◆ Activity: Please reproduce the entries below exactly, leaving the pictures out.

[Scraped caption text data]
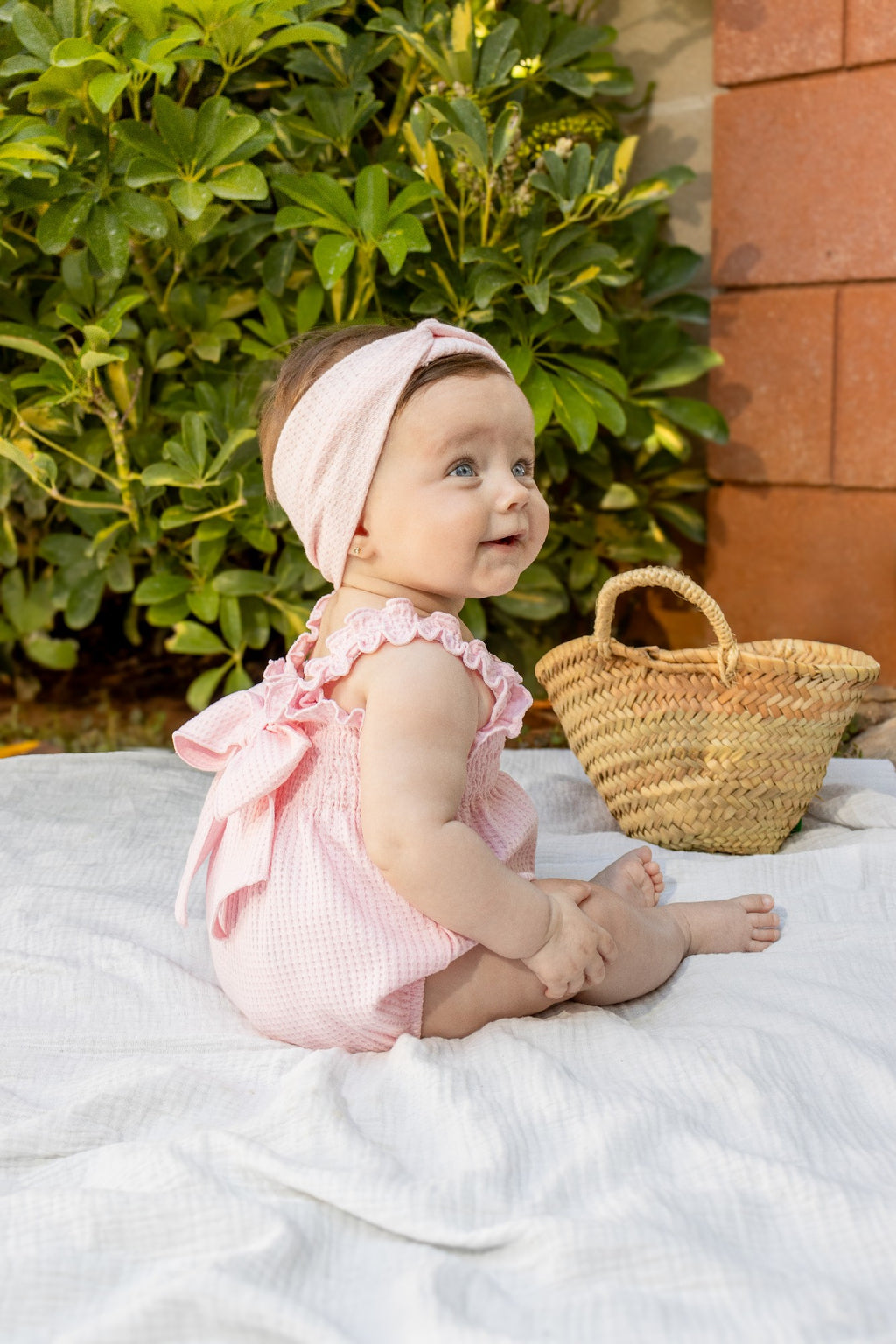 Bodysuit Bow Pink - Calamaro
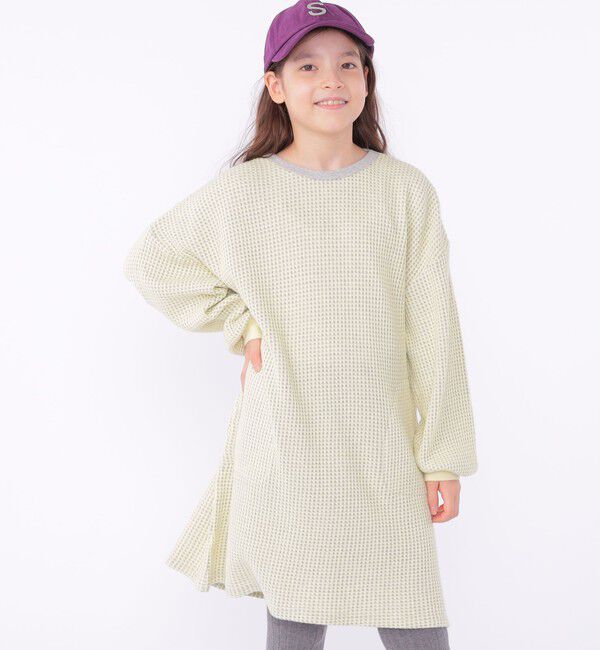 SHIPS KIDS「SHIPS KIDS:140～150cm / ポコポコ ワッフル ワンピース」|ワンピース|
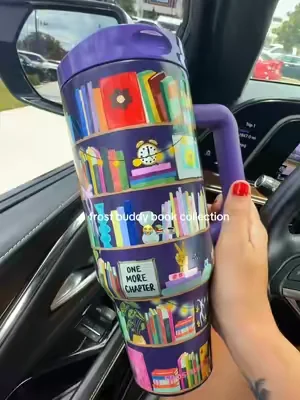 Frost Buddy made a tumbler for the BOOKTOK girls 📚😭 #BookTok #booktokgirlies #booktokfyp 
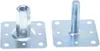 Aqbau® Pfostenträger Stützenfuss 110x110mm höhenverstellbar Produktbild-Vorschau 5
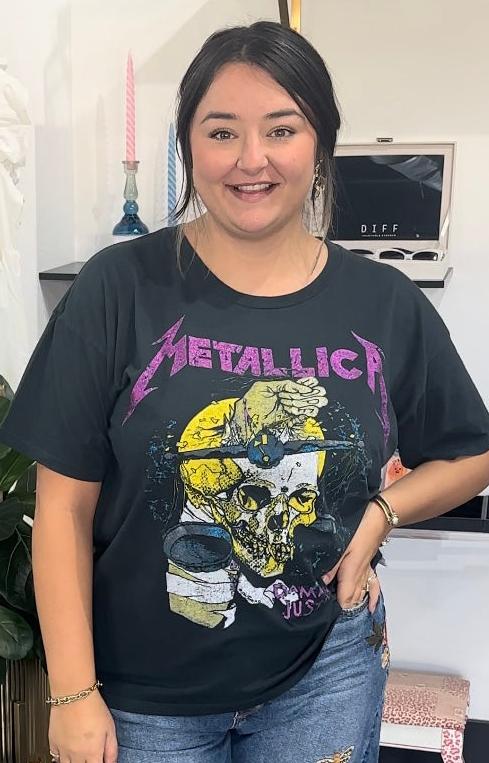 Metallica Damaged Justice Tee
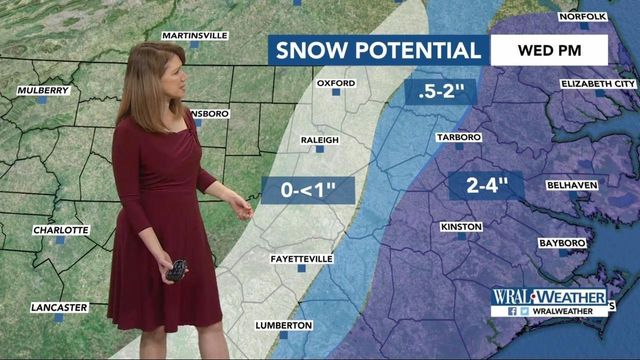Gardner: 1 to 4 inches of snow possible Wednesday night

◆ Response below:
 Bodysuit Bow Pink - Calamaro
 SHIPS KIDS「SHIPS KIDS:140～150cm / ポコポコ ワッフル ワンピース」|ワンピース|
 Frost Buddy made a tumbler for the BOOKTOK girls 📚😭 #BookTok #booktokgirlies #booktokfyp 
 Aqbau® Pfostenträger Stützenfuss 110x110mm höhenverstellbar Produktbild-Vorschau 5
 Metallica Damaged Justice Tee
Gardner: 1 to 4 inches of snow possible Wednesday night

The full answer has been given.